Hacker News new | ask | show | jobs
by jackmaney 4061 days ago
>> Perhaps 70% of developer time is spent dealing with parsing, serialization, and persistence. Values are encoded to and from JSON, to and from various binary formats, and to and from various persistent data stores… over and over again.

> This is not my experience at all.

Yeah, unless you're tinkering around in a side project just to learn something, don't build your own JSON parser or writer.

I've spent WAY more time thinking about how to structure my data for serialization than how to serialize it. For the vast majority of use cases, serialization is such a solved problem that if there isn't an obvious way to proceed, you're probably doing it wrong.

>> Another 25% is spent on explicit networking. We don’t merely specify that a value must be sent from one node to another, we also specify how in exhaustive detail.

> Honestly I'm not sure what the author means by this.

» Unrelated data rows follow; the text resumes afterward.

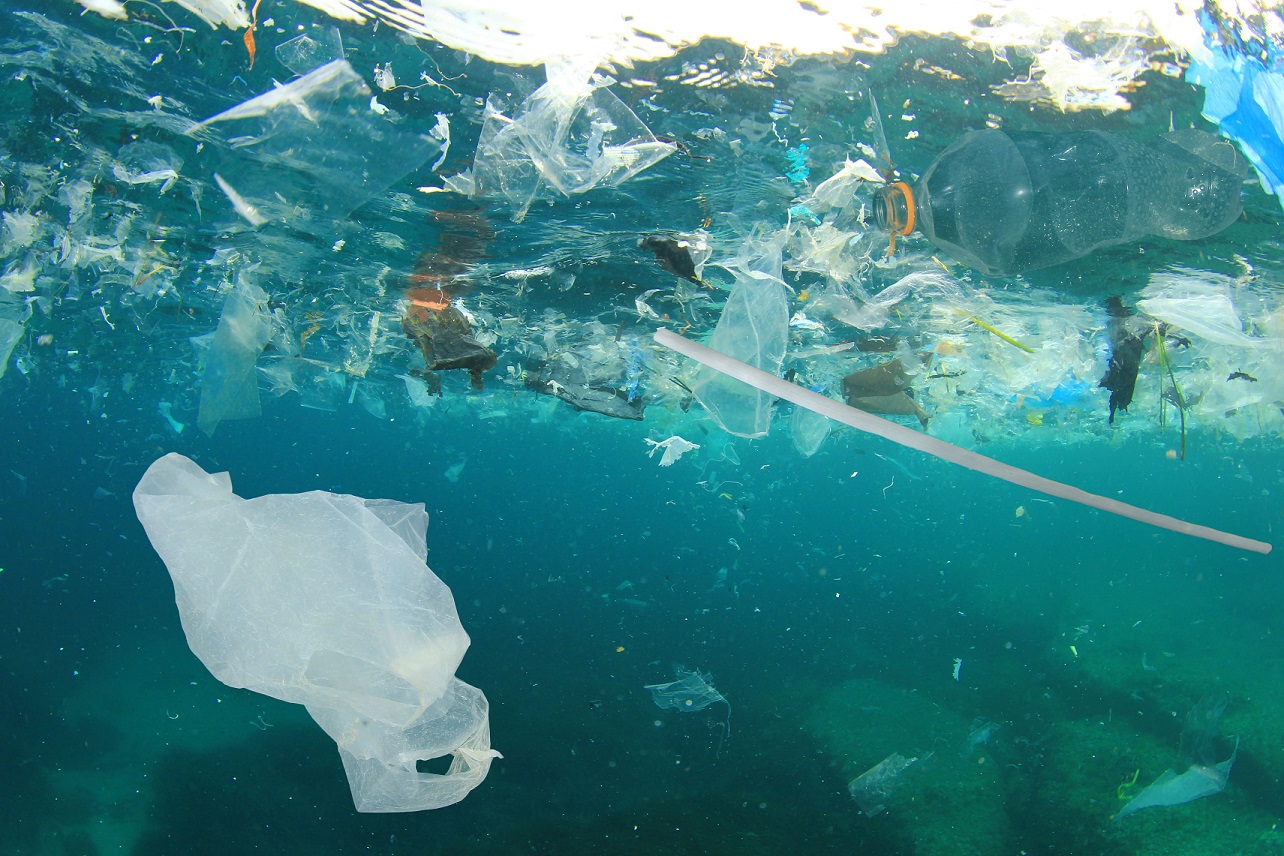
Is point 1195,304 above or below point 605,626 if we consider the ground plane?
above

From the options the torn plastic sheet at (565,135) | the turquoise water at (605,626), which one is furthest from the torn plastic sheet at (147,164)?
the torn plastic sheet at (565,135)

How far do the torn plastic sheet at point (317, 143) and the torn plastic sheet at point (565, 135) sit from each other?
0.65m

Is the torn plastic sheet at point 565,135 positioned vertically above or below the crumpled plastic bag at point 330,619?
above

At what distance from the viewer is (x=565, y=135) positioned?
15.7ft

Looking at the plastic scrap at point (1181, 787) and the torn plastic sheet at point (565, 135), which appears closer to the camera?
the torn plastic sheet at point (565, 135)

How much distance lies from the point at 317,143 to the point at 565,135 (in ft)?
7.19

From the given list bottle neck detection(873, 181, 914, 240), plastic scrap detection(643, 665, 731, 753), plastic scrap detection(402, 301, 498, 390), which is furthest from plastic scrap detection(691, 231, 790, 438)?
plastic scrap detection(643, 665, 731, 753)

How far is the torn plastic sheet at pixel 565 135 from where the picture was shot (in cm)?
451

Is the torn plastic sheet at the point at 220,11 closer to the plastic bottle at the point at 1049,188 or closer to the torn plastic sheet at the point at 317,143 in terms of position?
the torn plastic sheet at the point at 317,143

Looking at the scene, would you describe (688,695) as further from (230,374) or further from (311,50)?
(311,50)

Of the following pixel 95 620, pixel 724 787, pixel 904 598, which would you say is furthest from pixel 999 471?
pixel 95 620

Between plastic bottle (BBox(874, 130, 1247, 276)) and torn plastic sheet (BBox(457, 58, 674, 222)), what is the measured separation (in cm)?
222

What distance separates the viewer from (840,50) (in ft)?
13.5

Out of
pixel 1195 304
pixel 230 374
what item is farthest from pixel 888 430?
pixel 1195 304
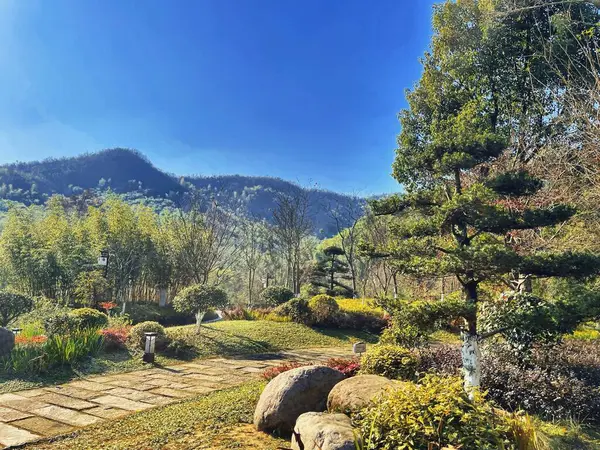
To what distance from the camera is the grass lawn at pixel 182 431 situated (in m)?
3.82

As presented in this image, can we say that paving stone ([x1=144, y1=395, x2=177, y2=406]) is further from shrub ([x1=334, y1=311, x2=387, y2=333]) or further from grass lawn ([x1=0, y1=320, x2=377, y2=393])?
shrub ([x1=334, y1=311, x2=387, y2=333])

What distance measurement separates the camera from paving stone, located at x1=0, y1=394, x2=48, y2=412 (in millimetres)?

Doing low-level socket programming? Maybe? But in the grand scheme of things, that's probably a fairly specialized use case.

4 comments

I suspect that "how to structure my data for serialization" is what the author means by the 70% of time spent on parsing, serialization, and persistence. I hadn't heard of Unison before, but I recognize the author's name from Lambda: The Ultimate, and I suspect that what he has in mind is that any value within the Unison language can appear on any Unison node, transparently. Instead of picking out exactly which fields you need and then creating new JSONObjects or protobufs for them, just send the whole variable over.

I also suspect (being a language design geek, and also having worked with some very large distributed systems) that the reason why this is seductive is also why it's unworkable. I think I probably do spend close to 70% of my time dealing with networking and data formats (and yes, I use off-the-shelf serialization formats and networking protocols), but that's because a watch is very different from a phone which is very different from a persistent messaging server which is different from a webpage, and Bluetooth is very different from cell networks which are very different from 10G-Ethernet in a DC. Try to dump your server data structures directly to your customer's cell phone and you're about to have a lot of performance and security problems.

Maybe the author started this project some years ago, before parsing and network libraries were common? Because if you don't have libraries, he's right.

Starting from scratch can yield radically better solutions than how tech/market happened to evolve.

It would have to be extremely old for that to be true. All the problems he mentioned have had some form of solution for decades. Some uses cases needed significant changes in those solutions (ex: need for NoSQL DBs) but most development have stayed in a zone where the available patterns existed for the things he mentioned.
Perhaps, but the "solutions", when put together in a single project, probably resemble the "30 quicksorts in a single binary" syndrome. Lots of code doing conceptually the same things.
hmm, JSON is only a decade and a half old, so not "decades" for that particular one. And it's only really taken off within the last few years.

You're right about it being conceptually solved for many decades, but we here developers like to reinvent everything every decade or so.

For example, back when XML was gaining in popularity, around 2000, there were new parsers/serializing libraries launched all over the place - even standards like SAX and DOM. Many people rolled their own; many had to.

It's not like JSON is the first serialization format ever. (I still have XDR & CDR nightmares, and that was the early 90's)

So, yes, decades. Not necessarily solved well, but yes, people shipped data over the network before JS ;)

If you're doing low-level anything, it's usually because you're interested in the "exhaustive detail". This is quite confusing.

> Also as a result, Unison has a simple story for serialization and sharing of arbitrary terms, including functions. Two Unison nodes may freely exchange data and functions—when sending a value, each states the set of hashes that value depends on, and the receiving node requests transmission of any hashes it doesn’t already know about. Using nameless, content-based hashes for references sidesteps complexities that arise due to the possibility that sender and receiver may each have different notions of what a particular symbol means (because they have different versions of some libraries, say).

Yeah, I can see how this is going to solve the problem of persistence and networking once and for all. Or not. As for sidestepping the problem of having different versions of the same library on different nodes and serializing data, that's going to work fine until the first rename, or when node A with version 1 of the library sends a data structure with half the fields understood by version 2 of the library on node B...

He addresses this issue - see the part about using hashes for everything so neither names nor lib versions matter, only the contents do, identified by hashes.
I didn't read it as getting your data serialized for storage, I read it as serializing your data between different libraries of a program. You know, putting the arguments to a function the right way round, changing the structure so that library A can talk to library B. I do spend a fair amount of time doing that, and it would be solved by a more semantic approach.
That's not serialization.